**PAGE EXTRACT:**
⁂

Skip to content

Instantly share code, notes, and snippets.

@siqin
Created December 4, 2012 07:57
Show Gist options
  • Star 20 You must be signed in to star a gist
  • Fork 4 You must be signed in to fork a gist
  • Save siqin/4201667 to your computer and use it in GitHub Desktop.
Save siqin/4201667 to your computer and use it in GitHub Desktop.
Remove Emoji in NSString
// XCode 4.2.1
@implementation NSString(EmojiExtension)
- (NSString*)removeEmoji {
__block NSMutableString* temp = [NSMutableString string];
[self enumerateSubstringsInRange: NSMakeRange(0, [self length]) options:NSStringEnumerationByComposedCharacterSequences usingBlock:
^(NSString *substring, NSRange substringRange, NSRange enclosingRange, BOOL *stop){
const unichar hs = [substring characterAtIndex: 0];
// surrogate pair
if (0xd800 <= hs && hs <= 0xdbff) {
const unichar ls = [substring characterAtIndex: 1];
const int uc = ((hs - 0xd800) * 0x400) + (ls - 0xdc00) + 0x10000;
[temp appendString: (0x1d000 <= uc && uc <= 0x1f77f)? @"": substring]; // U+1D000-1F77F
// non surrogate
} else {
[temp appendString: (0x2100 <= hs && hs <= 0x26ff)? @"": substring]; // U+2100-26FF
}
}];
return temp;
}
@end
@ninjitaru
Copy link

I have no clue, what this does with chinese or japanese text. But it works for all german letters.

⁂

**TASKS FOR THIS EXERCISE:**
1) In the emoji-removal gist, why does the code read a second character at index 1 when the first character falls between 0xd800 and 0xdbff? Answer in one to three sentences.
2) Carry on the emoji-removal gist from the point where it stops.
The items that come next are separate material and are not part of the emoji-removal gist.

A block of data
⁂

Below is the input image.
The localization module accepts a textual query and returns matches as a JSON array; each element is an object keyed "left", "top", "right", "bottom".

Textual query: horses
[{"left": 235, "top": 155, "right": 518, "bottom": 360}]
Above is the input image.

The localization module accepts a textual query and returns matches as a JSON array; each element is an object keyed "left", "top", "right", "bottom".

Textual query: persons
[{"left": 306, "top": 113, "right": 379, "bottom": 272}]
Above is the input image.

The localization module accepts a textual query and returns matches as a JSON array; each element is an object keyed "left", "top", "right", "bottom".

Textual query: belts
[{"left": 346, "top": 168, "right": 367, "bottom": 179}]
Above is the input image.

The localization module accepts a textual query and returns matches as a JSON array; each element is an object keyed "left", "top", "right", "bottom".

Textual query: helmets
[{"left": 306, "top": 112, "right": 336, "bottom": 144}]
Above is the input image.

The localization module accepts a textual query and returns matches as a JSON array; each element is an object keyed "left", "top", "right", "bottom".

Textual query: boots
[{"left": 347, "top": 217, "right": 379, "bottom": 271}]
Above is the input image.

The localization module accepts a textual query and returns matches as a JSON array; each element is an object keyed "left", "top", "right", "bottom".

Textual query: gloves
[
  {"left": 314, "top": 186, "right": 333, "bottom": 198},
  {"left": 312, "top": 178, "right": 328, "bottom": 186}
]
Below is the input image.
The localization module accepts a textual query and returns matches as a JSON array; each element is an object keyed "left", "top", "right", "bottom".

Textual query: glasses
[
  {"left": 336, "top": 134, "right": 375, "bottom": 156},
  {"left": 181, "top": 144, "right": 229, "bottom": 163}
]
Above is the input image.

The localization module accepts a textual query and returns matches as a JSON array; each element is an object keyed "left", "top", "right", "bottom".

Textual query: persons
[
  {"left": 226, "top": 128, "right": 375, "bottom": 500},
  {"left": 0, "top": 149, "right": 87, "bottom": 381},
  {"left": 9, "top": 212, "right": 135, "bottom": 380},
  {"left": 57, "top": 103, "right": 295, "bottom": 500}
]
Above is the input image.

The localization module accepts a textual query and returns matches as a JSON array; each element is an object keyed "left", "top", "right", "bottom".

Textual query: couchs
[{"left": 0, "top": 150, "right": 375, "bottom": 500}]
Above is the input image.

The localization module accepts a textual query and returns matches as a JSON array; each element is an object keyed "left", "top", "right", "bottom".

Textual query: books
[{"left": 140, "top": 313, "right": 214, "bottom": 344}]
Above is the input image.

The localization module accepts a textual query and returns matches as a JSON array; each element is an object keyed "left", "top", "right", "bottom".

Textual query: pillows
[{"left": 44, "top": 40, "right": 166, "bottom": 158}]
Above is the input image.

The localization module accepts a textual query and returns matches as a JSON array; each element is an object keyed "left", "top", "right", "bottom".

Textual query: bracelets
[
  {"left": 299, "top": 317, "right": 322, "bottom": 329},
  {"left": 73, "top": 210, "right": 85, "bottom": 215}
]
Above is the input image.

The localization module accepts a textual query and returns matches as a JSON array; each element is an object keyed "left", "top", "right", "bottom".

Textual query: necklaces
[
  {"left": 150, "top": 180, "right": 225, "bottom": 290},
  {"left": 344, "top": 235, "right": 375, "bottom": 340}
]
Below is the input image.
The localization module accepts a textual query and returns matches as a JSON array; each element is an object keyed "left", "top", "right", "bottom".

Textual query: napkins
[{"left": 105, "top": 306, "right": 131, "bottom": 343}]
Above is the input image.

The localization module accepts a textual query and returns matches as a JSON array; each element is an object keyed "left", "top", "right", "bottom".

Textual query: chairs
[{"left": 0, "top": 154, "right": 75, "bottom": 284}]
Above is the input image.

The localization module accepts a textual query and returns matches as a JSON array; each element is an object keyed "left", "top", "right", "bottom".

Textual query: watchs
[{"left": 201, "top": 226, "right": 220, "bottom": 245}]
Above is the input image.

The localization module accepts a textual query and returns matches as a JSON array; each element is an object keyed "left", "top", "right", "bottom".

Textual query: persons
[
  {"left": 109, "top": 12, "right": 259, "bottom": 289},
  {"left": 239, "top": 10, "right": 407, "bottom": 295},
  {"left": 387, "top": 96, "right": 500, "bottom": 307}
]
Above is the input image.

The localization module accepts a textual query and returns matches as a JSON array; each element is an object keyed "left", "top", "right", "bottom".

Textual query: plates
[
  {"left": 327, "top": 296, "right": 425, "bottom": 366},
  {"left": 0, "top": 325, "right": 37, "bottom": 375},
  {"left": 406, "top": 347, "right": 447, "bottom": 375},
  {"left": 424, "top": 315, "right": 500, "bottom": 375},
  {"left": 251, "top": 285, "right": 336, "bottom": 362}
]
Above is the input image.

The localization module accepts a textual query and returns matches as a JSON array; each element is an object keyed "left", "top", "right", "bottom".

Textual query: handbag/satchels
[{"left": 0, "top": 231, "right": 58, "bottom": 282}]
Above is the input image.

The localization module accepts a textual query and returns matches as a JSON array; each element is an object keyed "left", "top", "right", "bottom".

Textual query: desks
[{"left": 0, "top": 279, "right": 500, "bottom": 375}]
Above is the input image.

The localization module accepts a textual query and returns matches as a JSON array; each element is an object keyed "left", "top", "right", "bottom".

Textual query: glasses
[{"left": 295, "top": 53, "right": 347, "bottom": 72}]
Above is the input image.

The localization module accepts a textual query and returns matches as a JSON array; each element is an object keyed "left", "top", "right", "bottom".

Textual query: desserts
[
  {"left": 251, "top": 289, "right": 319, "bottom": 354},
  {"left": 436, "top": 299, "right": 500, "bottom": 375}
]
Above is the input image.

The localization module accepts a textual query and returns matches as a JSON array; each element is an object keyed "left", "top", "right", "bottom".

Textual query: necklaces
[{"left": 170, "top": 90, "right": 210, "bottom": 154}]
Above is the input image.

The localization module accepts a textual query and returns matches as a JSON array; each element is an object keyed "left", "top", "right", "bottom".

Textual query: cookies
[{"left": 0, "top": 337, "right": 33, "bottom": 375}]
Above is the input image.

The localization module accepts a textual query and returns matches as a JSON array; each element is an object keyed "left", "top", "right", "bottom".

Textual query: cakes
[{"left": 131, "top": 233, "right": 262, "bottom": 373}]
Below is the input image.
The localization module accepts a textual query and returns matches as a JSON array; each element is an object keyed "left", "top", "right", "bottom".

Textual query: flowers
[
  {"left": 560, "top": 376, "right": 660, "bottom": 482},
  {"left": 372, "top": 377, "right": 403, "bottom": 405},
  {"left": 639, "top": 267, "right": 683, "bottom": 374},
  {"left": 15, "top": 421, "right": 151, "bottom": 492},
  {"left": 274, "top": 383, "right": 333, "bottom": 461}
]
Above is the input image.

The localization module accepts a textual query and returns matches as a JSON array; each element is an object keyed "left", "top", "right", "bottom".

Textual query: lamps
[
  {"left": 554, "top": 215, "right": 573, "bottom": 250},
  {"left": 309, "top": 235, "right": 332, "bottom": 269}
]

⁂

**ANSWERS PER TASK:**
1) The comment marks that case as a surrogate pair. The code therefore reads the second unit and combines both into a single value with the formula `((hs - 0xd800) * 0x400) + (ls - 0xdc00) + 0x10000`. It then drops that character if the value lies in the range U+1D000–1F77F.

2)
Came across this gist, and I happen to have strings with Chinese + emoji, this code will remove all Chinese character due to there strlen are 3 :)

@smorr
Copy link

smorr commented Nov 16, 2022

Much simpler way is to use a string transform: -- this will move all emoji code points, and preserve non-latin characters, accents etc

Eg
[@"🤯!!! ক❤️testé᏷🧡💚💛せぬ❤️‍🔥👩🏿‍🦰" stringByApplyingTransform: @"[:emoji:] remove" reverse:NO]

returns
!!! ক️testé᏷せぬ️‍‍

@smorr
Copy link

smorr commented Nov 18, 2022

just to followup. -- apparently the [:emoji:] property used in the ICU transform includes digits, some punctuation, other things not generally though to be emoji.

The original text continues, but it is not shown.